Octopuses React to Predators and Prey on TV

Researcher Renata Pronk catching and releasing the so-called gloomy octopus. The eight-legged animal is common in Australia where it feeds on shellfish. Copyright Rob Harcourt.

Octopuses rely on visual cues to identify predators, prey and other marine creatures. Yet it has been difficult for researchers to study the animals' reactions to their natural environments, because the scientists can't control what might swim or crawl by an octopus — that is, until the advent of HDTV.

Researchers from the Sydney Institute of Marine Science found that by playing video on a liquid crystal high definition television for gloomy octopuses (Octopus tetricus), they could accurately see how the animals reacted to prey (a crab), a new object (a jar), and a potential predator (another octopus), responses usually only seen in the ocean. Observations reveal that that the individual octopuses have episodic personalities, according to details of the study published in The Journal of Experimental Biology.

"This new video playback technique is great news for researchers, because they can use it to study many different aspects of octopus behavior that can't otherwise be discerned using traditional techniques," lead author Renata Pronk, a marine biologist at Macquarie University in Australia, told LiveScience.

Video surveillance

Octopuses have very sophisticated eyesight, making everyday mirrors or videos, controllable tools that could help biologists see how the animals interact with their surroundings, ineffective in a lab. Essentially, the creatures know that the visuals aren't real.

New display technologies, however, make movies look more realistic, leading Pronk and her team to try HDTV. After some tinkering, they found that the octopuses reacted strongly to what they saw on the screen.

"This is the first time such a strong, appropriate response has been shown from a cephalopod to video," said Pronk. "The octopuses' reactions were the same as the way they react to these objects out in the ocean. For instance, when an octopus sees a crab out in the ocean, they generally try to sneak up or jet over to it and envelope it under their arms. This is how the octopuses reacted to the video crab."

The high-quality footage displayed with the latest and greatest technology led to the reactions, said Pronk. Seeing such significant responses, Pronk decided to explore whether the individuals had personalities by exposing them to videos over the course of a few days.

{{ video="LS_100319_Octopus0" title="Octopus Fooled by HDTV" caption="Octopus reacts to HDTV by attacking on-screen crab or hiding from the image of another octopus. Credit: Renata Pronk, Macquarie University & LiveScience.com" }} 

Personality episodes

If an octopus has a distinct personality, the researchers would expect to see the same behaviors from a certain individual consistently over time. Yet during the experiment, an octopus showed interest in the video one day, and seemingly became bored the next. Pronk uncovered that the octopuses have episodic personalities, meaning they display consistent traits over short periods of time, but longer-term, their behaviors changed completely.

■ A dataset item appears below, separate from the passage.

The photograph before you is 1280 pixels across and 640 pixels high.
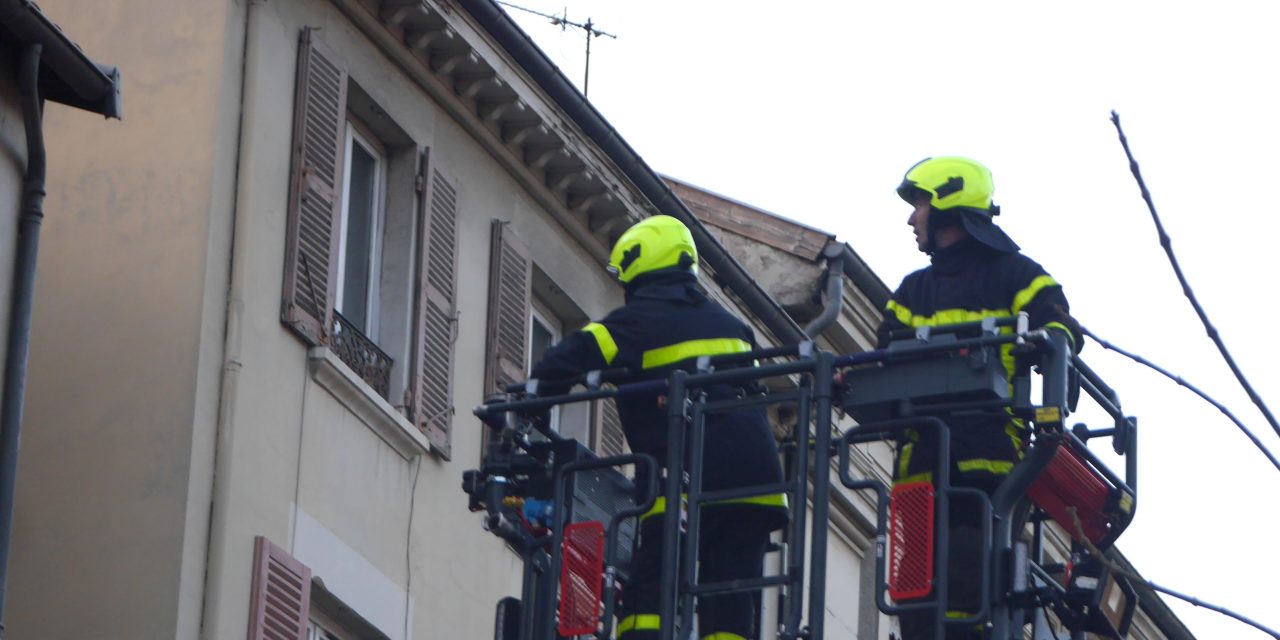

"In short, they had what appear to be very short-lived personalities," she said.

Her discoveries, with the help of future experiments that use HDTV, could help marine biologists find out more about the behavior of octopuses and other cephalopods, like cuttlefish and squid.

"We can hopefully answer many more questions about cephalopod behavior using video playback," said Pronk. She would like to find out what it means when they change color, and if they can learn from each other. "This study raises even more questions about octopus personality," she said.